Concuerdo con las tesis de Albor, hoy incluso en lo del deporte. Confieso que fui uno de esos que salen a correr como posesos los fines de semana (hasta que me di cuenta de que me estaba escoñando la espalda). Contemplo con pasmo cómo gente de mi quinta se anota a disputar maratones, pasando por alto que ya el soldado griego clásico Filípides, el pionero, la palmó de fatiga tras correr los 40 kilómetros de Maratón a Atenas. No menos asombro me suscita la moda de los gimnasios de boxeo (tuve algún compañero que llegaba al trabajo con la cara colorada por los sopapos encajados, pero se ufanaba de que era «muy bueno contra el estrés»). Tampoco entiendo bien la obsesión que acaba convirtiendo ciertos rostros populares en clones de mirada gatuna y labios inflados, todo cincelado por una cirugía que juega a la utopía de revertir el tiempo.

A la fórmula de la longevidad de Albor cabría añadirle un ingrediente: mantener siempre una ilusión, continuar activo de algún modo. Se acaba de morir el ilustre economista Juan Velarde, a los 95 años, y ha publicado en prensa hasta el final. Hace solo unos meses asistí a una conversación con él y hablaba de sus proyectos como si tuviese 22 abriles.
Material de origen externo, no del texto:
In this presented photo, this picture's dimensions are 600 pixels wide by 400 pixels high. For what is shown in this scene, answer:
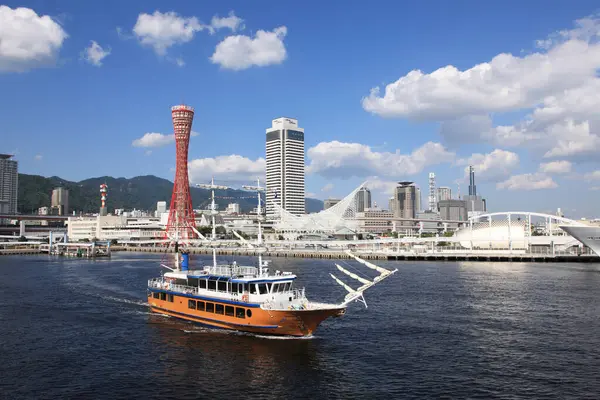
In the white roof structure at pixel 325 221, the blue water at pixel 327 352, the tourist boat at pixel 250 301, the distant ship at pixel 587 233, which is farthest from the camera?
the white roof structure at pixel 325 221

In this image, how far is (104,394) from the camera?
20984mm

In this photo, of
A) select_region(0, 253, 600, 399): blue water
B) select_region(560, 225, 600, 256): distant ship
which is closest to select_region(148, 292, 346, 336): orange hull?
select_region(0, 253, 600, 399): blue water

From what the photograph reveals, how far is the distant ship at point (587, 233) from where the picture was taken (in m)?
75.1

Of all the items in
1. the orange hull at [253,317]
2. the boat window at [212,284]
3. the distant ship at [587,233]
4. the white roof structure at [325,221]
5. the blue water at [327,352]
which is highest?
the white roof structure at [325,221]

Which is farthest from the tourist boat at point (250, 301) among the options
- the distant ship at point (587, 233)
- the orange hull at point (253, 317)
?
the distant ship at point (587, 233)

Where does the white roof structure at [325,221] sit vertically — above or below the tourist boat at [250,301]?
above

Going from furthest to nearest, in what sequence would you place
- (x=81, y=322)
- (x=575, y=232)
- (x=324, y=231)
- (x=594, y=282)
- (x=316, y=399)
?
(x=324, y=231), (x=575, y=232), (x=594, y=282), (x=81, y=322), (x=316, y=399)

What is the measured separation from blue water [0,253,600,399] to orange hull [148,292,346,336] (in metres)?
0.65

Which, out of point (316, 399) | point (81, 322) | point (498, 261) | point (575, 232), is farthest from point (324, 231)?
point (316, 399)

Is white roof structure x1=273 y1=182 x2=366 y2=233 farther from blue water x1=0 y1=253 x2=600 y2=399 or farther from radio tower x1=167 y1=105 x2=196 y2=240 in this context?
blue water x1=0 y1=253 x2=600 y2=399

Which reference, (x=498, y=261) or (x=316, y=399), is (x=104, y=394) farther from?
(x=498, y=261)

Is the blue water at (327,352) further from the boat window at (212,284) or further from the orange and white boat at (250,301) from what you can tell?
the boat window at (212,284)

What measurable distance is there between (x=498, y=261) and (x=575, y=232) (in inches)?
773

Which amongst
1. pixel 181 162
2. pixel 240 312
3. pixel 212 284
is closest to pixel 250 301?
pixel 240 312
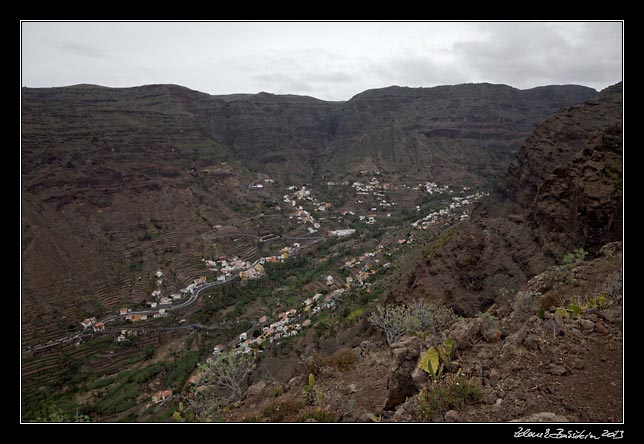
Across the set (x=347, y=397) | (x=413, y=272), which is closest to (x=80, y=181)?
(x=413, y=272)

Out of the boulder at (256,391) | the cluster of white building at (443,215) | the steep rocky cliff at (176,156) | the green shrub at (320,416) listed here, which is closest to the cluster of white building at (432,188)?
the steep rocky cliff at (176,156)

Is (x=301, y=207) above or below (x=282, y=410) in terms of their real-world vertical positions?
above

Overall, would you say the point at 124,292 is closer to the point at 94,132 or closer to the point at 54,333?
the point at 54,333

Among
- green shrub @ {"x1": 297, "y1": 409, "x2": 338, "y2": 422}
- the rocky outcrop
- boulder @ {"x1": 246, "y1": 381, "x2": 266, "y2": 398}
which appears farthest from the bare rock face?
the rocky outcrop

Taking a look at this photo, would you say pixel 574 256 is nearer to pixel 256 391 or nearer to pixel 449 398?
pixel 449 398

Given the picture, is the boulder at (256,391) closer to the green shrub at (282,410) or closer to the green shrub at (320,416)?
the green shrub at (282,410)

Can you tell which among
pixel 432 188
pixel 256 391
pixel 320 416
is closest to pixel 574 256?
pixel 320 416

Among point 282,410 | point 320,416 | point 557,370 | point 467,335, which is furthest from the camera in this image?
point 282,410

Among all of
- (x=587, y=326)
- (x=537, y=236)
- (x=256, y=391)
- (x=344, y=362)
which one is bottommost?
(x=256, y=391)
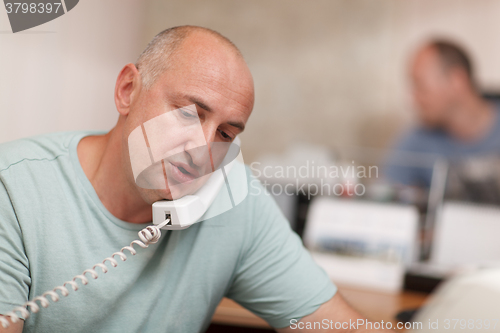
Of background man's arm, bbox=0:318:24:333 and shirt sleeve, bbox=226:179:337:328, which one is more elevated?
background man's arm, bbox=0:318:24:333

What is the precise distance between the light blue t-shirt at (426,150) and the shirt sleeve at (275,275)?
4.03 ft

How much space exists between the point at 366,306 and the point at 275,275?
40cm

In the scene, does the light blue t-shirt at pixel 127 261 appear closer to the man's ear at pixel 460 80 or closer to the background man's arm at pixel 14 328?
the background man's arm at pixel 14 328

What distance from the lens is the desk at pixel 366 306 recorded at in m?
1.08

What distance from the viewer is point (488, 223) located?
1.32 metres

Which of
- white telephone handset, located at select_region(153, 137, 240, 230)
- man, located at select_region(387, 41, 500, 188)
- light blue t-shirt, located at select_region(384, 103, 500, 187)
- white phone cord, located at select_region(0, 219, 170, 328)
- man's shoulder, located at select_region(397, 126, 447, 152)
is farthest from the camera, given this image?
man's shoulder, located at select_region(397, 126, 447, 152)

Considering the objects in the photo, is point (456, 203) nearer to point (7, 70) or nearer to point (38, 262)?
point (38, 262)

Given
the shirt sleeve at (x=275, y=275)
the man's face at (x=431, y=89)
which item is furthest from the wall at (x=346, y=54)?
the shirt sleeve at (x=275, y=275)

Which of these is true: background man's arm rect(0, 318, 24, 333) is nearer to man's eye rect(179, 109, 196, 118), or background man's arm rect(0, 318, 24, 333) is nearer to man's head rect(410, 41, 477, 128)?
man's eye rect(179, 109, 196, 118)

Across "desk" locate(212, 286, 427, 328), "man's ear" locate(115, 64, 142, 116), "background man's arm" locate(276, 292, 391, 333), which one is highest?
"man's ear" locate(115, 64, 142, 116)

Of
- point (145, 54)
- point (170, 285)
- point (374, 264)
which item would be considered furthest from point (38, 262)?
point (374, 264)

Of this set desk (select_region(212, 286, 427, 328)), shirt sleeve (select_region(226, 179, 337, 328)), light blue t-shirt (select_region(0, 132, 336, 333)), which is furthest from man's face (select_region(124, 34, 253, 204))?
desk (select_region(212, 286, 427, 328))

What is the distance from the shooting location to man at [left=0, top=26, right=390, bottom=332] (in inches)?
26.2

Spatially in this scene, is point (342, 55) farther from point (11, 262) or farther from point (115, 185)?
point (11, 262)
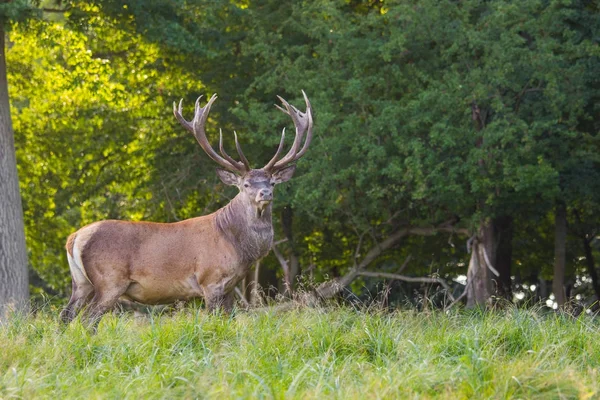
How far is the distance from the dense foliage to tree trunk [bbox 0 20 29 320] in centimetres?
133

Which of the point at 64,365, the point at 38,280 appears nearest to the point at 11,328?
the point at 64,365

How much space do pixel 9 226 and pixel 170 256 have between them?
15.6ft

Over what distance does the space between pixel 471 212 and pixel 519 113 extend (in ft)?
5.83

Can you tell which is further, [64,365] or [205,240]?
[205,240]

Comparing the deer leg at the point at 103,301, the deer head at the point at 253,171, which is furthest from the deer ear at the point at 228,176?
the deer leg at the point at 103,301

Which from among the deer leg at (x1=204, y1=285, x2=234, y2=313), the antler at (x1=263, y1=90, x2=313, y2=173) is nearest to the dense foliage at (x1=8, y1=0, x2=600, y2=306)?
the antler at (x1=263, y1=90, x2=313, y2=173)

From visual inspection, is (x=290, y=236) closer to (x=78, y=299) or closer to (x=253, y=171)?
(x=253, y=171)

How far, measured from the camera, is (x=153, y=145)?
61.8 ft

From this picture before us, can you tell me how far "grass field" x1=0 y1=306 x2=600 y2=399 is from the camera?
5875 millimetres

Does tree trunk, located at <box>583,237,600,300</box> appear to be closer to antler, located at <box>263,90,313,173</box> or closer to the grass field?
antler, located at <box>263,90,313,173</box>

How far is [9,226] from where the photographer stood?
1352cm

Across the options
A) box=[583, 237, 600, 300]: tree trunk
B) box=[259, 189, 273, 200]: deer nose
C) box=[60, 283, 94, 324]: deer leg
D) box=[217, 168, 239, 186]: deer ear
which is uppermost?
box=[217, 168, 239, 186]: deer ear

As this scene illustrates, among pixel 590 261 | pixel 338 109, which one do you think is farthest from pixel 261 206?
pixel 590 261

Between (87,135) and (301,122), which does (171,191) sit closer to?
(87,135)
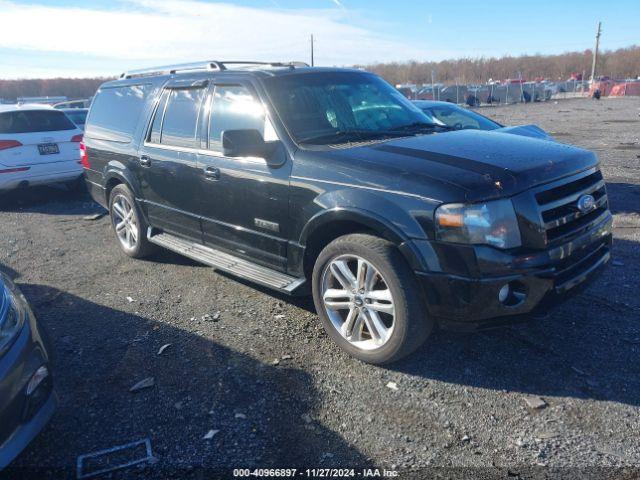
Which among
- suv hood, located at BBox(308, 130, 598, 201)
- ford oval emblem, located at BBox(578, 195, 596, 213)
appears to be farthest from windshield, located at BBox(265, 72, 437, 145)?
ford oval emblem, located at BBox(578, 195, 596, 213)

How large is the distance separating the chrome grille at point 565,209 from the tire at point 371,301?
886 mm

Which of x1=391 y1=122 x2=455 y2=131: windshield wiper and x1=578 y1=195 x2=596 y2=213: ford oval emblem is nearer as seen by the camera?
x1=578 y1=195 x2=596 y2=213: ford oval emblem

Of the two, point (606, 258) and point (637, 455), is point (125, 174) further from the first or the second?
point (637, 455)

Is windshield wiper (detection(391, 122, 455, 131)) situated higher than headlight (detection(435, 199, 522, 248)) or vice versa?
windshield wiper (detection(391, 122, 455, 131))

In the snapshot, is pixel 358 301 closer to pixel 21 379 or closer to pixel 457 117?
pixel 21 379

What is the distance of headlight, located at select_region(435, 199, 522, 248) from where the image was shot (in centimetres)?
288

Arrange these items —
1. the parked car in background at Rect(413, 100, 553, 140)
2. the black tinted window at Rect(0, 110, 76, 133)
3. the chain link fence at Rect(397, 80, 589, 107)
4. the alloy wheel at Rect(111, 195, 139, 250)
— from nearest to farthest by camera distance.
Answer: the alloy wheel at Rect(111, 195, 139, 250) → the parked car in background at Rect(413, 100, 553, 140) → the black tinted window at Rect(0, 110, 76, 133) → the chain link fence at Rect(397, 80, 589, 107)

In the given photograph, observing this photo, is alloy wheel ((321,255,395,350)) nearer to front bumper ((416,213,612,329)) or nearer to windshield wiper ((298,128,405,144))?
front bumper ((416,213,612,329))

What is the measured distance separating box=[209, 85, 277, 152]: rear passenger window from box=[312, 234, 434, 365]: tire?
117cm

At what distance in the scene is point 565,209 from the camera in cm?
322

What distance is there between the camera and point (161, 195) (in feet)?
16.8

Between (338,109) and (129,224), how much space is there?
3119 millimetres

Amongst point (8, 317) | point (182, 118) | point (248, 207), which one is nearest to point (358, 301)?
point (248, 207)

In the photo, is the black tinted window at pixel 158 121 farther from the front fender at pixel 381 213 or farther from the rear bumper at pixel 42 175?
the rear bumper at pixel 42 175
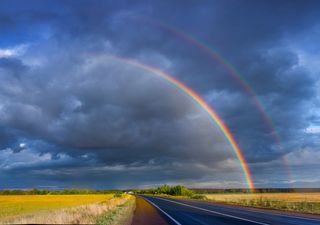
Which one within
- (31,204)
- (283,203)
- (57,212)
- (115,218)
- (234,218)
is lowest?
(115,218)

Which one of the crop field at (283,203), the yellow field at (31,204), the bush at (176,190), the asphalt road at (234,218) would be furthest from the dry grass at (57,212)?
the bush at (176,190)

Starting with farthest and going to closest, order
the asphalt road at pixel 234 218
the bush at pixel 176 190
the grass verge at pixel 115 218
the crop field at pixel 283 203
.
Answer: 1. the bush at pixel 176 190
2. the crop field at pixel 283 203
3. the asphalt road at pixel 234 218
4. the grass verge at pixel 115 218

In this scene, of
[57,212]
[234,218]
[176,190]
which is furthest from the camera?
[176,190]

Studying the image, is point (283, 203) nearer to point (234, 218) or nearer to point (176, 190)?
point (234, 218)

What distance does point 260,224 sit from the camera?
20219 millimetres

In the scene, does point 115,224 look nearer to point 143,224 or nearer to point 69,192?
point 143,224

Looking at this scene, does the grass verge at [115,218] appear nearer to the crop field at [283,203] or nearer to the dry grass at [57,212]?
the dry grass at [57,212]

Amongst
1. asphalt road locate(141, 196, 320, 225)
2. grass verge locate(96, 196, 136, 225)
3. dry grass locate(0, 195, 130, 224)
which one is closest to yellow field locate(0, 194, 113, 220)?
dry grass locate(0, 195, 130, 224)

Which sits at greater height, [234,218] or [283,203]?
[283,203]

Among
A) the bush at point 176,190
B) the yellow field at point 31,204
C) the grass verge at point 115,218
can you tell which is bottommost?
the grass verge at point 115,218

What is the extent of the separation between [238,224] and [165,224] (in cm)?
431

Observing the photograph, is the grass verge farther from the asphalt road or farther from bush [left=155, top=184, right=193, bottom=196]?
bush [left=155, top=184, right=193, bottom=196]

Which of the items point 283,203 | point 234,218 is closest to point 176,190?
point 283,203

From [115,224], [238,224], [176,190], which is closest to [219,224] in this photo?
[238,224]
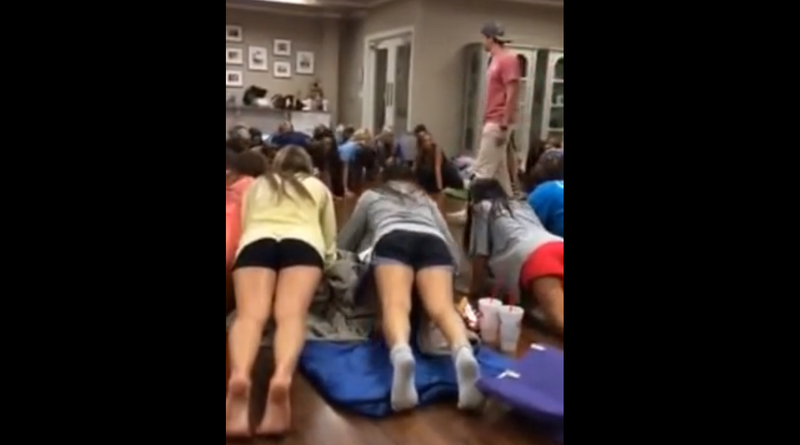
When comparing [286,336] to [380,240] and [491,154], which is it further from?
[491,154]

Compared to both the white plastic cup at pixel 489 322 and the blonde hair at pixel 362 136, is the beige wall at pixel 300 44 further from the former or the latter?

Conozco a varias personas que se prejubilaron pronto, resaltando que «ahora por fin voy a disfrutar de la vida». En solo tres meses se percataron de que sin nada que hacer los días se les volvían plomizos y, pasada la novedad, los paseos en día laborable se convertían en una rutina anodina.

La condición sine qua non de la longevidad es que en la lotería de la cuna te toquen buenos genes. A partir de ahí, el resto parece claro: conformarte con lo que tienes, confiar en que Dios espera al otro lado; no ser ni un muermo que no hace nada, ni un pirado que hace demasiado; y tener alrededor gente a la que aprecias y que te aprecia. Lo que nadie ha logrado hasta ahora es llevarse al más allá la pasta, los cargos, las vanidades mundanas y las neuras políticas. Como recomendaban Siniestro Total, aquellos punkis socarrones: «Ante todo, mucha calma».